The goal is to use the AI model to strengthen the security of their software.
In addition, Anthropic has been speaking with U.S. government officials about the offensive and defensive capabilities of Mythos Preview, noting that securing the nation’s critical infrastructure – a target of cyber operations of adversaries like China, Russia, Iran, and North Korea – is a priority for the United States, as it is for other democratic countries.
Jamie Dimon, CEO of JPMorgan, was on the only top executive of a U.S. bank who couldn’t make it to the meeting with Bessent and Powell. In a letter to shareholders earlier this month, Dimon lauded the advantages that AI will bring, but also warned of the cybersecurity threats, from deepfakes to information to vulnerabilities.
“These risks are real, but they are manageable if companies, regulators and governments prepare,” he wrote. “The worst mistakes we can make are predictable: overreact at the first serious incident and regulate out important innovation or underreact and fail to learn from what went wrong.”

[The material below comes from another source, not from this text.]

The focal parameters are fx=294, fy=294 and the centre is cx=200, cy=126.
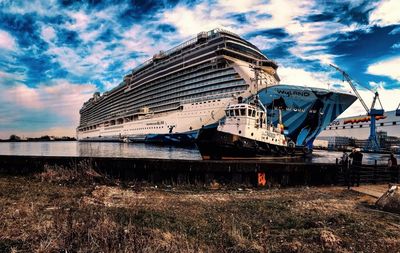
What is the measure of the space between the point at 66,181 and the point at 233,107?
2170 cm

Anthropic has had its share recent security issues. A human error involving a release package led to the leaking of some of the internal source code for its Claude Code coding assistant. In addition, LayerX researchers last week said protections in Claude Code can easily be hacked and used as a tool to launch cyberattacks, hack into websites, and develop new vulnerabilities.
This also comes as Anthropic pushes back at the U.S. Defense Department for labeling it as a supply chain risk that threatens national security. Company executives claim the Trump Administration is using the label to punish Anthropic for refusing to bend on limits for the use of its AI technology in warfare.